She nodded, but Chris was far from sure she did. He thought of saying more but realized there was little use. It would work, or it wouldn’t. If he were betting, he would have to put his money against them.

* * *

They started the final descent hand in hand. It did not take long to come around the curve of the corridor and into the presence of Tethys, who sat unmoving in her acid bath, just as Crius had done. In fact, there was no way Chris could tell the two apart. He hoped the things he could not yet see were also the same. He would not know until they actually emerged on the floor of the chamber.

“What took you so long, Wizard?”

The voice hit Chris like a physical blow. He had to pause and take a deep breath. Until that moment he had not realized how keyed up he had been. His heart was pounding, and his breathing was shaky. Luckily Valiha was still moving. The three of them continued to approach, with only ten steps in front of them.
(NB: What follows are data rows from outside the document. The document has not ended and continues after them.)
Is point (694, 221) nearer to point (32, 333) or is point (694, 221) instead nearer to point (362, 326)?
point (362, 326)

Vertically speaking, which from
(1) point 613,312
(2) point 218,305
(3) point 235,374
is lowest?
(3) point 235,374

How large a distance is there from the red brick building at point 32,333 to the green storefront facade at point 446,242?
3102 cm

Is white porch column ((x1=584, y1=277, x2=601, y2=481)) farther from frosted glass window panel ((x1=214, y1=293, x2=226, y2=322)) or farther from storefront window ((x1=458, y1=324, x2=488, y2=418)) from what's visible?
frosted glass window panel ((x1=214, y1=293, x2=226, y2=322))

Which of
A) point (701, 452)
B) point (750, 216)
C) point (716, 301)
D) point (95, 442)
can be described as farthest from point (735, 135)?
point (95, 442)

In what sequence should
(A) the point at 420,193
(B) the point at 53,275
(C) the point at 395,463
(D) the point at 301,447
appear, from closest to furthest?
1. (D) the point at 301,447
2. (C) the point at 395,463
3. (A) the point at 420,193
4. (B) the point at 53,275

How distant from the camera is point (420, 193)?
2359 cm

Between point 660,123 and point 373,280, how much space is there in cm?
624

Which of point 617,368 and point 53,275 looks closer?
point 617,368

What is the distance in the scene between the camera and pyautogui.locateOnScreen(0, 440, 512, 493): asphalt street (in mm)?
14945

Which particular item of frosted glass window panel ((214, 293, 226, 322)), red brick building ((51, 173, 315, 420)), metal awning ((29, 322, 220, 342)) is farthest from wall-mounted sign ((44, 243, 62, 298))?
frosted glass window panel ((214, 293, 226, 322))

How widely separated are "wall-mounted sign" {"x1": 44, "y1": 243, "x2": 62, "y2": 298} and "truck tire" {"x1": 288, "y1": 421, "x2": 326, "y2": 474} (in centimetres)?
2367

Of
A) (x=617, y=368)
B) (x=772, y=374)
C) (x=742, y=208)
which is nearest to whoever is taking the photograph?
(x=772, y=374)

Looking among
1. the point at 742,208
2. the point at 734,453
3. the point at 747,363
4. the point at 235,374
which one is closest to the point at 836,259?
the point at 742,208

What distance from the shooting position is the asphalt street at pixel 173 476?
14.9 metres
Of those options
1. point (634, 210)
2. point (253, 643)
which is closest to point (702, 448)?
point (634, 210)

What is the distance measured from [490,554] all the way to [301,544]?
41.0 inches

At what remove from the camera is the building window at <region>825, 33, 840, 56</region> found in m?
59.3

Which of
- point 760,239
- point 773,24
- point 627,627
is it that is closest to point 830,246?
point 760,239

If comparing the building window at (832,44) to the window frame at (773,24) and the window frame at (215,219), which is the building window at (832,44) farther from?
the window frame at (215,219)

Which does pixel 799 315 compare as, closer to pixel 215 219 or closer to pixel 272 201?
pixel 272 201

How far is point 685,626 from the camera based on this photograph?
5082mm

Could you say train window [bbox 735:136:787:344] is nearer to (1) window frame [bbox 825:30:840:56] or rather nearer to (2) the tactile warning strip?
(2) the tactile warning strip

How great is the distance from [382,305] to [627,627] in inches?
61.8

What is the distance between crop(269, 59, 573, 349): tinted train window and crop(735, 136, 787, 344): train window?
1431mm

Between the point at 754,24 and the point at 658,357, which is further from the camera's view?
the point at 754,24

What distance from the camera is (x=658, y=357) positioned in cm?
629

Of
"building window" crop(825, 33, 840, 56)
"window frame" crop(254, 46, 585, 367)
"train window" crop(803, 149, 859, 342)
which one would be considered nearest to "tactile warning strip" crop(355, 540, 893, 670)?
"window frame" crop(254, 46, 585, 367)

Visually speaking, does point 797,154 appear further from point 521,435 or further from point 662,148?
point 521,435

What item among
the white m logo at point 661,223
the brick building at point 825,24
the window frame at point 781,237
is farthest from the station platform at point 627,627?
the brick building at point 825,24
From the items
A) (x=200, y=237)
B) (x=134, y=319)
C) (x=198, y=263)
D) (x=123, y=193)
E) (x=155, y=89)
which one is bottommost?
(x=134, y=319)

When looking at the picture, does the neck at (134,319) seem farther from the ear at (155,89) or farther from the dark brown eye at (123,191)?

“I knew you were up there, of course,” Tethys said. “I understand you ran into some trouble. Now I hope you aren’t blaming me for that because it was none of my doing, and you can tell that to Gaea.”

Tethys’s voice was identical to the voice of Crius. It was the same flat drone, without humanity: indistinct, without source. And yet there was a contemptuous, hectoring quality that chilled his blood.

“So you brought Gaby with you. I was beginning to wonder if we’d ever meet. She’s not too good to do business with Crius, is she? Are you, Ms. Plauget? And yet we’ve never seen her down here. I wonder why?”

Robin leaned in front of Valiha, and her eyes were wide.

“Chris,” she whispered, “the damn thing’s
nearsighted
!”

Chris frantically signaled with his hands, afraid to talk and break the spell. Tethys would not mistake the voices.

“What was that?” Tethys asked, confirming his fears. “Why don’t you speak up? Is it polite to keep me waiting for so long and then whisper secrets when you get here? I hate secrets.”

They were on the floor now, and Chris saw the two tunnels he had noted in the chamber of Crius, one leading west and the other east. All they had to do now was traverse the sixty or seventy meters to the eastern tunnel. Chris nervously fingered the unusual weapon he had removed from Valiha’s saddlebag. It felt reassuringly cold and hard and unyielding as he ran his thumb over the two sharp points. Perhaps he would not have to use it.

“I confess I didn’t see until just now why you brought
that
creature along,” Tethys said. “It should have been obvious. Am I right?”

Chris said nothing. They were ten meters from the tunnel entrance and still moving.

“I’m getting impatient,” Tethys said. “You may be the Wizard, but there are limits. I’m talking about the Titanide. How thoughtful of you to bring dinner. Come here, Valiha.”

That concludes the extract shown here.